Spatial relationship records
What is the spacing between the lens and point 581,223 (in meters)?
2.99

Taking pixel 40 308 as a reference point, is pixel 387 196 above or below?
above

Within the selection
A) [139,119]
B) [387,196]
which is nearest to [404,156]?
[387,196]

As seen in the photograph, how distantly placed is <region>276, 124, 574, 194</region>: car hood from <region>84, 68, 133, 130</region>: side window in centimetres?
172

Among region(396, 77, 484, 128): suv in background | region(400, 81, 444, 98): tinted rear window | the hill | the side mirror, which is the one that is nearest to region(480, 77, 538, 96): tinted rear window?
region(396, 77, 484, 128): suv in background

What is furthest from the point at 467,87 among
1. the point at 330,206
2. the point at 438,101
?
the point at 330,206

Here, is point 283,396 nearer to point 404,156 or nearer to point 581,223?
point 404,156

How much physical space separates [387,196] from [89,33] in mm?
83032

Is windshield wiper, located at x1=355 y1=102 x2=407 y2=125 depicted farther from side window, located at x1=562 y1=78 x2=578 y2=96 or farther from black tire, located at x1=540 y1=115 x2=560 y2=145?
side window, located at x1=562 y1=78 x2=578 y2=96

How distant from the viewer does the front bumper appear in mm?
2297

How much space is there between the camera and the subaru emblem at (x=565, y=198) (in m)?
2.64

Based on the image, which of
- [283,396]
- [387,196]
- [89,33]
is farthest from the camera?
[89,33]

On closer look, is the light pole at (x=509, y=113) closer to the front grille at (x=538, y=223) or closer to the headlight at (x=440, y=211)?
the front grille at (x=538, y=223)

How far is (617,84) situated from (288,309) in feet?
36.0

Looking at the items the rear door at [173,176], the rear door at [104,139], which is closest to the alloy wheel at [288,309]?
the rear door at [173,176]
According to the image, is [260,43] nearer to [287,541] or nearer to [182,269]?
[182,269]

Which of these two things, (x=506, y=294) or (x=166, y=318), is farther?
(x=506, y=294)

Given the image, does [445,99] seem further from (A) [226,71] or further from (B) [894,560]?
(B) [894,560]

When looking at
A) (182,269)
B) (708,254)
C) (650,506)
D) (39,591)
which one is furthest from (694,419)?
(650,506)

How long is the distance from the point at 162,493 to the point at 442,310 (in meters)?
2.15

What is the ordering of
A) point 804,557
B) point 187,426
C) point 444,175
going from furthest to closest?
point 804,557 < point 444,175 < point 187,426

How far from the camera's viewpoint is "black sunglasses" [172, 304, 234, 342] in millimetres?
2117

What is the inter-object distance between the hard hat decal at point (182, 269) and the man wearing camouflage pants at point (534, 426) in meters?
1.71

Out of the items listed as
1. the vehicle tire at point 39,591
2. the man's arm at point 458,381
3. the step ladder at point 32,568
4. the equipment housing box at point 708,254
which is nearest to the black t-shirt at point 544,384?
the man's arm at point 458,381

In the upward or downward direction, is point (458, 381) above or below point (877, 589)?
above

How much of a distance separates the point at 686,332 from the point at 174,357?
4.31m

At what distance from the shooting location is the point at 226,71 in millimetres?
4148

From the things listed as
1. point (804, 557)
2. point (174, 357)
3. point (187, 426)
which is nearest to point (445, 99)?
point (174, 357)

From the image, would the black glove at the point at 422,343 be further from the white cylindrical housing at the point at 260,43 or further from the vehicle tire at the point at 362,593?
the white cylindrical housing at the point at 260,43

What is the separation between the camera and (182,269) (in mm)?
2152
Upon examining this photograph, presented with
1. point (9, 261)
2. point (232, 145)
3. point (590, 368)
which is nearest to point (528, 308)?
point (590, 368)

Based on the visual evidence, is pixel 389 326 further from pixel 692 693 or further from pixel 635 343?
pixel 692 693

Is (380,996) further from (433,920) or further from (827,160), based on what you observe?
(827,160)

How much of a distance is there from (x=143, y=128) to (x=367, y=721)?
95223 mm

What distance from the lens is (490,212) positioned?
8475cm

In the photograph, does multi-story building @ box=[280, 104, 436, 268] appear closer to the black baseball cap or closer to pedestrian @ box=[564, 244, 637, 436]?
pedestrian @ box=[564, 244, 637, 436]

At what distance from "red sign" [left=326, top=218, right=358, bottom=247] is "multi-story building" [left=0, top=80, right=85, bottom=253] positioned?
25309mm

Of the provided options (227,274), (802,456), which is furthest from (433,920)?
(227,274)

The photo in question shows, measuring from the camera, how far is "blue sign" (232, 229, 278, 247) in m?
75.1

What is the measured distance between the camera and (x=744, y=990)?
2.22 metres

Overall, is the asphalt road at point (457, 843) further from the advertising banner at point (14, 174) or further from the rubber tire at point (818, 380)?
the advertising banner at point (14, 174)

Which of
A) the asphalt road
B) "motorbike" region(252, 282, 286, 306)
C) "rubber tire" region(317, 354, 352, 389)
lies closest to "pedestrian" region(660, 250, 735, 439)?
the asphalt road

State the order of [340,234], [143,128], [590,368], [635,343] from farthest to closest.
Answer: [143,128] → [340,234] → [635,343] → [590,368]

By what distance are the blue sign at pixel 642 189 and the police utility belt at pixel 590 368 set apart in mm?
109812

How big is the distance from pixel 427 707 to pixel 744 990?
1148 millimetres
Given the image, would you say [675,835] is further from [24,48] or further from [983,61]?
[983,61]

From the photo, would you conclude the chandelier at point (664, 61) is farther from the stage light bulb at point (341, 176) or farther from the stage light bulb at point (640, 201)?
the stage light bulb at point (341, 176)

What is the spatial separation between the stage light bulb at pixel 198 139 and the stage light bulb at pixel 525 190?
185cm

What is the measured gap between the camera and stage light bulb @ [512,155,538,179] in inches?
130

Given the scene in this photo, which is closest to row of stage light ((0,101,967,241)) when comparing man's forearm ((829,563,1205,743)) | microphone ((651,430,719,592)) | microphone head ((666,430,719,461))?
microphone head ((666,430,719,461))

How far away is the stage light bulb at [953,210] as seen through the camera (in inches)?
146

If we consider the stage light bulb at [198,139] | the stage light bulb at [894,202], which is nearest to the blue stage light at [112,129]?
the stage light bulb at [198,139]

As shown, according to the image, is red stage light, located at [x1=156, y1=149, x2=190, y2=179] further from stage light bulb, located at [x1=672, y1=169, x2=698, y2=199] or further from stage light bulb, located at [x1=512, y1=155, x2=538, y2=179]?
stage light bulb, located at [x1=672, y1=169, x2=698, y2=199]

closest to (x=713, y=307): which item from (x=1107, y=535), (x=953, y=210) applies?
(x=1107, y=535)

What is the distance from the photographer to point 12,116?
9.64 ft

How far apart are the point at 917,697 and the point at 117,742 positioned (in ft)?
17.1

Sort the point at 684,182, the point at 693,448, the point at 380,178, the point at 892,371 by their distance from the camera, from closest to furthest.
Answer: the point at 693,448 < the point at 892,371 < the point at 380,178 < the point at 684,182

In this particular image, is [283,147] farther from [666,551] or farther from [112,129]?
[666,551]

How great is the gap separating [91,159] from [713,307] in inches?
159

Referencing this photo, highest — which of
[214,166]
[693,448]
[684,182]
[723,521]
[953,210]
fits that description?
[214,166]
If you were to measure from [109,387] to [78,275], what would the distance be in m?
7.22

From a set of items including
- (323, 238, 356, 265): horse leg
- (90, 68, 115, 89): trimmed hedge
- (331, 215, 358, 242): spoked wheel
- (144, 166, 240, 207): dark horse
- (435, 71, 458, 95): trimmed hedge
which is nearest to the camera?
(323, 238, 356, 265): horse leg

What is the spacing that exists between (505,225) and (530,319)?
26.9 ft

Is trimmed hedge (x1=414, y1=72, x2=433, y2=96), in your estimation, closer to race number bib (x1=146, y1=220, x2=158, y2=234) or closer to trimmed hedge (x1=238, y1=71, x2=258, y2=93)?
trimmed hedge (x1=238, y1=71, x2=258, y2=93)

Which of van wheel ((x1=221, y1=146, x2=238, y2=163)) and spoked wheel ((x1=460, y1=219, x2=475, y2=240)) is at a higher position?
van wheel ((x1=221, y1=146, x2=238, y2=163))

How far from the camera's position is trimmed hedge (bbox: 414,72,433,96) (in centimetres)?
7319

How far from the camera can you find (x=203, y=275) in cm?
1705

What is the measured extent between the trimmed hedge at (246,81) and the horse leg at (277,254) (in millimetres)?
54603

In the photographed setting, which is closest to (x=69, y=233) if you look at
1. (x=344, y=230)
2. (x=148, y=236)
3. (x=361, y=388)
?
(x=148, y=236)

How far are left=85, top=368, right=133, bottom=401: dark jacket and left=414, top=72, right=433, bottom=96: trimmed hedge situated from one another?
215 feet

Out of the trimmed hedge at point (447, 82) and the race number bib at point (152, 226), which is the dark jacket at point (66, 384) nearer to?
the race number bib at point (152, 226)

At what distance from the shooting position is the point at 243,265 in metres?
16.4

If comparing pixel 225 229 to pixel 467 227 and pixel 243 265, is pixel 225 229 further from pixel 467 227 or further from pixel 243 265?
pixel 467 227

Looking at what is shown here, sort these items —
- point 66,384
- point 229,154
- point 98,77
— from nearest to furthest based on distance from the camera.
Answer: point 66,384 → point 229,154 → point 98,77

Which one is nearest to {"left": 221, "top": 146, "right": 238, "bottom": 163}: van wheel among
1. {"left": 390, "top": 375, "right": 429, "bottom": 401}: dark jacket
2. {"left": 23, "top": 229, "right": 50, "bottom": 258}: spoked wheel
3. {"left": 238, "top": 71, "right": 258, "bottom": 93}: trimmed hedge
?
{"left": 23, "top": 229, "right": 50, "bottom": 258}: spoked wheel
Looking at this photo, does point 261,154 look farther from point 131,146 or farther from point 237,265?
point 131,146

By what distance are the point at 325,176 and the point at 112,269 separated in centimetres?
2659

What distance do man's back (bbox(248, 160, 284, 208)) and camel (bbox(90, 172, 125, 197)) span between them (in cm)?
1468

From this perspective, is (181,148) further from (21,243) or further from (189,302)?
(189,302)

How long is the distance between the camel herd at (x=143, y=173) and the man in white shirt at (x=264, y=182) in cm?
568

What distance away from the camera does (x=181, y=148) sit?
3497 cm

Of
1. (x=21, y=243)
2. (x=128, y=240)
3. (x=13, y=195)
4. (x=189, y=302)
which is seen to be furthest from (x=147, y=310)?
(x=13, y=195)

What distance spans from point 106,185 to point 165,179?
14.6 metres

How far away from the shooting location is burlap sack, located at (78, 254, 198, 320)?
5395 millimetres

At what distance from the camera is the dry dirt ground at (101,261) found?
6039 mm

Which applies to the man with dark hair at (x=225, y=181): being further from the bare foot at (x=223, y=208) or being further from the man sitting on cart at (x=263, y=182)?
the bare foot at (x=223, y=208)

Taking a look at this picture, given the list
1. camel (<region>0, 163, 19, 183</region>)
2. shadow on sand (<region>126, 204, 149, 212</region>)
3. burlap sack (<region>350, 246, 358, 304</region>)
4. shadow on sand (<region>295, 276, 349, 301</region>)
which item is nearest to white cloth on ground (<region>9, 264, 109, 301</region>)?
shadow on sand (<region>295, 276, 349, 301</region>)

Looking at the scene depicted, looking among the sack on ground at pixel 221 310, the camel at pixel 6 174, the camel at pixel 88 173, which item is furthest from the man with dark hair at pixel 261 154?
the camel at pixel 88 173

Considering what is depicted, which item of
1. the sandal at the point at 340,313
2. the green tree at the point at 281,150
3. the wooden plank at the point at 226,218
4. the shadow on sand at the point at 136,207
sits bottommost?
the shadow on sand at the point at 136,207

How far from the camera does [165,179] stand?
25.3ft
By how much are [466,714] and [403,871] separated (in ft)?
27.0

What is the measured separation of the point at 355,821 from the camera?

*WRITTEN PROBLEM*.
Only the lines from the one containing "From this perspective, is" to the end of the records should be repeated, exactly as they appear.

*EXERCISE RESULT*.
From this perspective, is (181,148) further from (21,243) or further from (189,302)?
(189,302)

How long is the distance between the camel herd at (x=143, y=173) and the man in white shirt at (x=264, y=182) in cm?
568

What distance away from the camera does (x=181, y=148) sit?
3497 cm

Of
1. (x=21, y=243)
2. (x=128, y=240)
3. (x=13, y=195)
4. (x=189, y=302)
which is seen to be furthest from (x=147, y=310)?
(x=13, y=195)

What distance spans from point 106,185 to point 165,179?
14.6 metres

How far away from the shooting location is burlap sack, located at (78, 254, 198, 320)?
5395 millimetres

At what distance from the camera is the dry dirt ground at (101,261) found?
6039 mm

Which applies to the man with dark hair at (x=225, y=181): being further from the bare foot at (x=223, y=208) or being further from the man sitting on cart at (x=263, y=182)?
the bare foot at (x=223, y=208)

Taking a look at this picture, given the list
1. camel (<region>0, 163, 19, 183</region>)
2. shadow on sand (<region>126, 204, 149, 212</region>)
3. burlap sack (<region>350, 246, 358, 304</region>)
4. shadow on sand (<region>295, 276, 349, 301</region>)
which item is nearest to white cloth on ground (<region>9, 264, 109, 301</region>)?
shadow on sand (<region>295, 276, 349, 301</region>)

Looking at the scene depicted, looking among the sack on ground at pixel 221 310, the camel at pixel 6 174, the camel at pixel 88 173, which item is furthest from the man with dark hair at pixel 261 154?
the camel at pixel 88 173

Considering what is depicted, which item of
1. the sandal at the point at 340,313
2. the green tree at the point at 281,150
3. the wooden plank at the point at 226,218
4. the shadow on sand at the point at 136,207
sits bottommost?
the shadow on sand at the point at 136,207

How far from the camera does [165,179] stand?
25.3ft
By how much are [466,714] and [403,871] separated (in ft)?
27.0

What is the measured separation of the point at 355,821 from the camera?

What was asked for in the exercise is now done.